What needs to be done.
Nothing in the data should be left out or altered when it is retyped.

Dataset content.
- - - -
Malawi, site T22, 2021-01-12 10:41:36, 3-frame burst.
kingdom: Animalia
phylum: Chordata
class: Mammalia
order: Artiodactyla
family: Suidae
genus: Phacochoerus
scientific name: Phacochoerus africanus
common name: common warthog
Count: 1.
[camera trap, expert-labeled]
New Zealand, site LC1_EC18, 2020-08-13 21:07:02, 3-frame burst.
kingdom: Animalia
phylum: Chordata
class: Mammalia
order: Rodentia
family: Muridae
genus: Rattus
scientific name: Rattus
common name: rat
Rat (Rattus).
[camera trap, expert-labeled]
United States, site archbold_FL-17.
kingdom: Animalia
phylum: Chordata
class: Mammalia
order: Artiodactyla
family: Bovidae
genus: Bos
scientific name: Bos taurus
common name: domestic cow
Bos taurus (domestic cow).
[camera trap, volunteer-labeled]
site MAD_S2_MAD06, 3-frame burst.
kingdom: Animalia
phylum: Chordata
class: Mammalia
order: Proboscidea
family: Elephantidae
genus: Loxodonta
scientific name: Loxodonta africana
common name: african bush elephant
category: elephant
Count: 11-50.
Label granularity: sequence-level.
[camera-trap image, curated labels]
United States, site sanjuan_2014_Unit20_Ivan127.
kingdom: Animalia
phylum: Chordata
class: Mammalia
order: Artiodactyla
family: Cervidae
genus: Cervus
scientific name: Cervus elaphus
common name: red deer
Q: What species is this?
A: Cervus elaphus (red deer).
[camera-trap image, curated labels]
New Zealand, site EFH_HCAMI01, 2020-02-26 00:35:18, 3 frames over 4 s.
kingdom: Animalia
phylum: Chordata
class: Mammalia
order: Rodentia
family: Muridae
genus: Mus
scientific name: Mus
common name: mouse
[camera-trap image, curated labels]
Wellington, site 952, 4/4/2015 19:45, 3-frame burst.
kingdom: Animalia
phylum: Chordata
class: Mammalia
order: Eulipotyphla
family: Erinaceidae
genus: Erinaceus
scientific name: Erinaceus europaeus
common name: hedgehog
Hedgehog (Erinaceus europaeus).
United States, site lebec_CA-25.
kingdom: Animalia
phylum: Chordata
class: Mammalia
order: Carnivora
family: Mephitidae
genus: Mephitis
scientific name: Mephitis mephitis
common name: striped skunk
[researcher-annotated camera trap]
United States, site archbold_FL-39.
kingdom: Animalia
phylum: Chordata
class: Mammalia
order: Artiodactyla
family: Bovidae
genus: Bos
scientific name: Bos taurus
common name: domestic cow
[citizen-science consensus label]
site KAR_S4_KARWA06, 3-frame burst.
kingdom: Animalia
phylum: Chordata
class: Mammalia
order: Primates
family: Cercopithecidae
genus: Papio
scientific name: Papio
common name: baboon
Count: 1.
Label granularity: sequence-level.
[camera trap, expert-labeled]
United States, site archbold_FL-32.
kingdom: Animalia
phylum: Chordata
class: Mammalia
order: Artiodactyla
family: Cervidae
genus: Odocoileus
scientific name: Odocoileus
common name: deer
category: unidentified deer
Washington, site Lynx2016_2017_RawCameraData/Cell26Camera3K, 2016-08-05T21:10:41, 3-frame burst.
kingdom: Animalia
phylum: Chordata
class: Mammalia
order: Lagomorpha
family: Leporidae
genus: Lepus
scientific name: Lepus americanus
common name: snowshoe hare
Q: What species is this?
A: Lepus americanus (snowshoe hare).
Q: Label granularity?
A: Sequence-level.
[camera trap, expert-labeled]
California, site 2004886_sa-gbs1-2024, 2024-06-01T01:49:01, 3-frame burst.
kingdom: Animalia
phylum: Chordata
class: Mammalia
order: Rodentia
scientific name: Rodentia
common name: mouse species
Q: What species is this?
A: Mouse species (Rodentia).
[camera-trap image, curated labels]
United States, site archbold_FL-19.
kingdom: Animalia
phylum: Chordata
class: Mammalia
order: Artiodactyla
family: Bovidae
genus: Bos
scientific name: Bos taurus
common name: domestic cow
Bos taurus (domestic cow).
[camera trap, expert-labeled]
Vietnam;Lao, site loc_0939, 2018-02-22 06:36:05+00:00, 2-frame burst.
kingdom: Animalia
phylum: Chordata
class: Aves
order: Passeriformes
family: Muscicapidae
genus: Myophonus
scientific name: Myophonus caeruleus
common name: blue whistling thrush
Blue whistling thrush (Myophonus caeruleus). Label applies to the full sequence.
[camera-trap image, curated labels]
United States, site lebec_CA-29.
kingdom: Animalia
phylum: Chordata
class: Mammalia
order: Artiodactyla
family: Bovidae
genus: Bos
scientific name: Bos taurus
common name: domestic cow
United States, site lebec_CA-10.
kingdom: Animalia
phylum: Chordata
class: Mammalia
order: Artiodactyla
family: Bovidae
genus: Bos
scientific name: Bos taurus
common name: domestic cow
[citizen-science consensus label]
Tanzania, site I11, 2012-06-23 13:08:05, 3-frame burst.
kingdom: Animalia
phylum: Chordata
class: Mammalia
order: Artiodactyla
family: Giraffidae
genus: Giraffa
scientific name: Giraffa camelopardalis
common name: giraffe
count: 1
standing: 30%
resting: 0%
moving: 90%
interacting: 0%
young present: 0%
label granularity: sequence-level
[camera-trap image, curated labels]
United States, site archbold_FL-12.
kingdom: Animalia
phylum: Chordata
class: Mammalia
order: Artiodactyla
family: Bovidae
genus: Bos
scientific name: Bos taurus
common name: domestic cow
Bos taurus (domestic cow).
- - - -
Task output.
Malawi, site T22, 2021-01-12 10:41:36, 3-frame burst.
kingdom: Animalia
phylum: Chordata
class: Mammalia
order: Artiodactyla
family: Suidae
genus: Phacochoerus
scientific name: Phacochoerus africanus
common name: common warthog
Count: 1.
[camera trap, expert-labeled]
New Zealand, site LC1_EC18, 2020-08-13 21:07:02, 3-frame burst.
kingdom: Animalia
phylum: Chordata
class: Mammalia
order: Rodentia
family: Muridae
genus: Rattus
scientific name: Rattus
common name: rat
Rat (Rattus).
[camera trap, expert-labeled]
United States, site archbold_FL-17.
kingdom: Animalia
phylum: Chordata
class: Mammalia
order: Artiodactyla
family: Bovidae
genus: Bos
scientific name: Bos taurus
common name: domestic cow
Bos taurus (domestic cow).
[camera trap, volunteer-labeled]
site MAD_S2_MAD06, 3-frame burst.
kingdom: Animalia
phylum: Chordata
class: Mammalia
order: Proboscidea
family: Elephantidae
genus: Loxodonta
scientific name: Loxodonta africana
common name: african bush elephant
category: elephant
Count: 11-50.
Label granularity: sequence-level.
[camera-trap image, curated labels]
United States, site sanjuan_2014_Unit20_Ivan127.
kingdom: Animalia
phylum: Chordata
class: Mammalia
order: Artiodactyla
family: Cervidae
genus: Cervus
scientific name: Cervus elaphus
common name: red deer
Q: What species is this?
A: Cervus elaphus (red deer).
[camera-trap image, curated labels]
New Zealand, site EFH_HCAMI01, 2020-02-26 00:35:18, 3 frames over 4 s.
kingdom: Animalia
phylum: Chordata
class: Mammalia
order: Rodentia
family: Muridae
genus: Mus
scientific name: Mus
common name: mouse
[camera-trap image, curated labels]
Wellington, site 952, 4/4/2015 19:45, 3-frame burst.
kingdom: Animalia
phylum: Chordata
class: Mammalia
order: Eulipotyphla
family: Erinaceidae
genus: Erinaceus
scientific name: Erinaceus europaeus
common name: hedgehog
Hedgehog (Erinaceus europaeus).
United States, site lebec_CA-25.
kingdom: Animalia
phylum: Chordata
class: Mammalia
order: Carnivora
family: Mephitidae
genus: Mephitis
scientific name: Mephitis mephitis
common name: striped skunk
[researcher-annotated camera trap]
United States, site archbold_FL-39.
kingdom: Animalia
phylum: Chordata
class: Mammalia
order: Artiodactyla
family: Bovidae
genus: Bos
scientific name: Bos taurus
common name: domestic cow
[citizen-science consensus label]
site KAR_S4_KARWA06, 3-frame burst.
kingdom: Animalia
phylum: Chordata
class: Mammalia
order: Primates
family: Cercopithecidae
genus: Papio
scientific name: Papio
common name: baboon
Count: 1.
Label granularity: sequence-level.
[camera trap, expert-labeled]
United States, site archbold_FL-32.
kingdom: Animalia
phylum: Chordata
class: Mammalia
order: Artiodactyla
family: Cervidae
genus: Odocoileus
scientific name: Odocoileus
common name: deer
category: unidentified deer
Washington, site Lynx2016_2017_RawCameraData/Cell26Camera3K, 2016-08-05T21:10:41, 3-frame burst.
kingdom: Animalia
phylum: Chordata
class: Mammalia
order: Lagomorpha
family: Leporidae
genus: Lepus
scientific name: Lepus americanus
common name: snowshoe hare
Q: What species is this?
A: Lepus americanus (snowshoe hare).
Q: Label granularity?
A: Sequence-level.
[camera trap, expert-labeled]
California, site 2004886_sa-gbs1-2024, 2024-06-01T01:49:01, 3-frame burst.
kingdom: Animalia
phylum: Chordata
class: Mammalia
order: Rodentia
scientific name: Rodentia
common name: mouse species
Q: What species is this?
A: Mouse species (Rodentia).
[camera-trap image, curated labels]
United States, site archbold_FL-19.
kingdom: Animalia
phylum: Chordata
class: Mammalia
order: Artiodactyla
family: Bovidae
genus: Bos
scientific name: Bos taurus
common name: domestic cow
Bos taurus (domestic cow).
[camera trap, expert-labeled]
Vietnam;Lao, site loc_0939, 2018-02-22 06:36:05+00:00, 2-frame burst.
kingdom: Animalia
phylum: Chordata
class: Aves
order: Passeriformes
family: Muscicapidae
genus: Myophonus
scientific name: Myophonus caeruleus
common name: blue whistling thrush
Blue whistling thrush (Myophonus caeruleus). Label applies to the full sequence.
[camera-trap image, curated labels]
United States, site lebec_CA-29.
kingdom: Animalia
phylum: Chordata
class: Mammalia
order: Artiodactyla
family: Bovidae
genus: Bos
scientific name: Bos taurus
common name: domestic cow
United States, site lebec_CA-10.
kingdom: Animalia
phylum: Chordata
class: Mammalia
order: Artiodactyla
family: Bovidae
genus: Bos
scientific name: Bos taurus
common name: domestic cow
[citizen-science consensus label]
Tanzania, site I11, 2012-06-23 13:08:05, 3-frame burst.
kingdom: Animalia
phylum: Chordata
class: Mammalia
order: Artiodactyla
family: Giraffidae
genus: Giraffa
scientific name: Giraffa camelopardalis
common name: giraffe
count: 1
standing: 30%
resting: 0%
moving: 90%
interacting: 0%
young present: 0%
label granularity: sequence-level
[camera-trap image, curated labels]
United States, site archbold_FL-12.
kingdom: Animalia
phylum: Chordata
class: Mammalia
order: Artiodactyla
family: Bovidae
genus: Bos
scientific name: Bos taurus
common name: domestic cow
Bos taurus (domestic cow).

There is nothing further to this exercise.